Schleiden, Gemünd: „Klar freue ich mich”, erzählt Janine Schmidt vom Zoologischen Forschungsmuseum Alexander Koenig in Bonn. Schon in der zweiten Woche ihrer Suchmission saß das Objekt der Begierde in der Falle: die Sumpfspitzmaus Neomys anomalus. Im vergangenen Jahr hatte Clara Felz, Praktikantin im Nationalpark Eifel, die Spitzmaus zufällig entdeckt. Im Rahmen einer Studie zu Todfunden von Tieren auf dem auch von Fahrradfahrern genutzten Urftseerandweg stieß sie auf ein totes Exemplar. Allerdings war sie sich nicht sicher, ob es sich wirklich um eine Sumpfspitzmaus handelte und fuhr daher zum Bonner Forschungsmuseum. Hier konnten Mitarbeiter das Tier eindeutig als Neomys anomalus identifizieren.

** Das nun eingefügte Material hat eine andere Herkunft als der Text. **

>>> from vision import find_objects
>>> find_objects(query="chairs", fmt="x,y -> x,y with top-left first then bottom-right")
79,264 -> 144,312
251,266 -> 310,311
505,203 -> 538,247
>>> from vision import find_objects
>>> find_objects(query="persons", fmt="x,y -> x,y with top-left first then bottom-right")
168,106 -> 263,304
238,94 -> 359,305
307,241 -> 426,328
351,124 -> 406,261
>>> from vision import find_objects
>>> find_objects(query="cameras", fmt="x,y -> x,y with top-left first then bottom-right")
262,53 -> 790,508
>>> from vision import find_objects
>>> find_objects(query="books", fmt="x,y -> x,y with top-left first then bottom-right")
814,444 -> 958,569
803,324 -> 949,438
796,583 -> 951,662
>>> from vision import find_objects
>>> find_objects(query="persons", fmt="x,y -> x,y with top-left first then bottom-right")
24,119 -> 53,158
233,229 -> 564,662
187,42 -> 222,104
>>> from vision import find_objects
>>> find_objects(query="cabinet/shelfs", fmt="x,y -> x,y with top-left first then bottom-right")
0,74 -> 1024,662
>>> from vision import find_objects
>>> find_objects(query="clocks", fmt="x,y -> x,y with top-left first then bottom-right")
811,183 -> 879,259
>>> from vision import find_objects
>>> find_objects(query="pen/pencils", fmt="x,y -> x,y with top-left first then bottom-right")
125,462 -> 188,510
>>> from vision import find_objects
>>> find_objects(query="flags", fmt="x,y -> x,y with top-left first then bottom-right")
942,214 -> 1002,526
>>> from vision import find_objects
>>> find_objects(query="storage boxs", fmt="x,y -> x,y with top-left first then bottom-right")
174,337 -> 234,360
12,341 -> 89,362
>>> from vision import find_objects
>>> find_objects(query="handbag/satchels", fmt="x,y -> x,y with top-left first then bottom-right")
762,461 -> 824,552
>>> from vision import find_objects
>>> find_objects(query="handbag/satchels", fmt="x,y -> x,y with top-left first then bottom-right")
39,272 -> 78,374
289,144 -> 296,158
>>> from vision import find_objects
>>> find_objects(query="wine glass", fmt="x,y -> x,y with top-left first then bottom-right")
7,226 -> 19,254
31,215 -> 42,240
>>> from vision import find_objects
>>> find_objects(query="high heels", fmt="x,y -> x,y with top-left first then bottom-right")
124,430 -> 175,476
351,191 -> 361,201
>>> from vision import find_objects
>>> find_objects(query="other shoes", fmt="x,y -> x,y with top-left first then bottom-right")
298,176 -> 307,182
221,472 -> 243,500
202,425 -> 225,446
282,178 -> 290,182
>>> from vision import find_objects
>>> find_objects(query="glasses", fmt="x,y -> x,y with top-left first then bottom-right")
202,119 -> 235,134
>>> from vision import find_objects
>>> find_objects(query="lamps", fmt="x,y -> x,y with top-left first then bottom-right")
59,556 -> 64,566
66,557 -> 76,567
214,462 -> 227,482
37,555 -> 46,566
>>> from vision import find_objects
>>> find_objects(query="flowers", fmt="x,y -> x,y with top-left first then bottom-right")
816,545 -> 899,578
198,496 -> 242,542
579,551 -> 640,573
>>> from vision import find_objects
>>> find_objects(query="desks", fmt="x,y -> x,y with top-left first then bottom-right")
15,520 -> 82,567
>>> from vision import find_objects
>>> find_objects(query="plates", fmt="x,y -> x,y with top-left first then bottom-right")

Für den Nationalpark ist der Fund eine Besonderheit, wurde die Sumpfspitzmaus in der Region letztmalig 1978 bei Freilingen im Kreis Euskirchen festgestellt. Das bedeutet allerdings nicht, dass sie jemals weg war. „Ich denke, dass sie die ganze Zeit da war”, sagt Janine Schmidt, „es hat nur lange niemand gezielt nach ihr gesucht.”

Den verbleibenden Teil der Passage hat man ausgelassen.